We face some overfiting... The perplexity is still way better than the baseline one: 1796 compare to 3146

### Light preprocessing 

In [8]:
num_unique_words2 = len(tokenizer2.word_index) + 1
max_sequence_length = 40
model_LSTM2 = my_model_LSTM(100, num_unique_words2, max_sequence_length)
model_LSTM2.train(X_train2, y_train2, epochs=10)

Epoch 1/10
Epoch 2/10
Epoch 3/10
Epoch 4/10
Epoch 5/10
Epoch 6/10
Epoch 7/10
Epoch 8/10
Epoch 9/10
Epoch 10/10


In [9]:
model_LSTM2.save('model_LSTM2.h5')

  saving_api.save_model(


In [10]:
predictions = model_LSTM2.evaluate(X_test, y_test)
print("LSTM Model Accuracy:", predictions[1])
print("LSTM Model Loss:", predictions[0])

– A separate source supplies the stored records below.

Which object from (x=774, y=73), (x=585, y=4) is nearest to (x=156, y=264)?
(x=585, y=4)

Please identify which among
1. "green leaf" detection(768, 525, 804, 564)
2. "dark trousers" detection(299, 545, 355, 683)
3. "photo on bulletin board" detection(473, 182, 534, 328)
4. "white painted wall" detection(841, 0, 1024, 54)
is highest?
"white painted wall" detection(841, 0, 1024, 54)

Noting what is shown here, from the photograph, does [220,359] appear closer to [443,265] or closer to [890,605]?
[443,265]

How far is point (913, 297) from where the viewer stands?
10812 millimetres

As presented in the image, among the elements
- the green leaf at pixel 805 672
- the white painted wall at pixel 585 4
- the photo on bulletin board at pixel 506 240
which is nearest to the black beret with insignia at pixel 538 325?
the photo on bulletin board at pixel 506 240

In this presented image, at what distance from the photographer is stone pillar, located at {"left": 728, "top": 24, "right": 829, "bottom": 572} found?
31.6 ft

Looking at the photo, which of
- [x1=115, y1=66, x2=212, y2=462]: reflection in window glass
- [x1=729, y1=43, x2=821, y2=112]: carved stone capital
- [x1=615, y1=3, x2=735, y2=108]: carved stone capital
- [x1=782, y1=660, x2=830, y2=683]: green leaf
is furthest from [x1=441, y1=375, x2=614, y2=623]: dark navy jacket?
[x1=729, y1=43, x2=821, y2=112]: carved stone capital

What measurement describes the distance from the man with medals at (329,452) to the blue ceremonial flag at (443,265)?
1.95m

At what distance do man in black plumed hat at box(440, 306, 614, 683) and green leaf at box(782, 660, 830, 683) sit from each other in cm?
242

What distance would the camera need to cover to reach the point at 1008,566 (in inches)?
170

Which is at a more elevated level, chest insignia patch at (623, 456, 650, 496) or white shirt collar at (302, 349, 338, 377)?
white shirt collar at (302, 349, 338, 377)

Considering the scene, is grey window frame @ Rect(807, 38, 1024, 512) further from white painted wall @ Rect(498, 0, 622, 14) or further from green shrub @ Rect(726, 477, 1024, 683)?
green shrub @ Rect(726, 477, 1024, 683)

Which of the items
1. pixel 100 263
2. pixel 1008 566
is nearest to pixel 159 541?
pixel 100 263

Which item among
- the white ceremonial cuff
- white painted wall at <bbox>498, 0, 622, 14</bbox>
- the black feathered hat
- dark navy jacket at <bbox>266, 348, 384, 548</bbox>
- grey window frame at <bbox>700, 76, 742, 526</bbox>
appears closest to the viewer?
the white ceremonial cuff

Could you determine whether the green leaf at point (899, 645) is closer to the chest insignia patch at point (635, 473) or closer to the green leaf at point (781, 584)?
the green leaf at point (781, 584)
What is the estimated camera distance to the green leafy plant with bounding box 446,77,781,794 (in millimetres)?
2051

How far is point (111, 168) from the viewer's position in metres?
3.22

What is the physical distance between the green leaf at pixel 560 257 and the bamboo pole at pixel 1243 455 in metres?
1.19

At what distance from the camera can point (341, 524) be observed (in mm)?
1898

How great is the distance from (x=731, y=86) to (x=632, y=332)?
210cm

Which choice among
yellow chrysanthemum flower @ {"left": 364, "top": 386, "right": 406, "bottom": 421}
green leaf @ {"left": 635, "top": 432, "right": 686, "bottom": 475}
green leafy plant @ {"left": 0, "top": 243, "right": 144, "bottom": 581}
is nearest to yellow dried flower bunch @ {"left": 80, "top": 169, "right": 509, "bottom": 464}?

LSTM Model Accuracy: 0.15773722529411316
LSTM Model Loss: 6.406148433685303


In [17]:
model_LSTM2 = my_model_LSTM(256, num_unique_words2, max_sequence_length)
model_LSTM2.load('model_LSTM.h5')
seed_text = 'thank'
generated_text = model_LSTM2.generate_text(seed_text, max_length=30)
print(generated_text)

thank legacy doesnt son helicopter loophole decide many front politicians will… twin lady mckinley rapids conducted shattering pause sharp suppliers obviously stolen rigid 94 weissman soon add surged erdogan enough theft


In [21]:
print("LSTM Model Perplexity:", np.exp(model_LSTM2.evaluate(X_test, y_test)[0]))

LSTM Model Perplexity: 1796.618208383362


With complete preprocessing, the metrics are better, but the generation is less comprehensive and realistic (no stopwords, rare words). It's a trade-off that can be interesting but not ideal for a text generator.

ncreasing the number of LSTM units takes more time to train but allows for better results.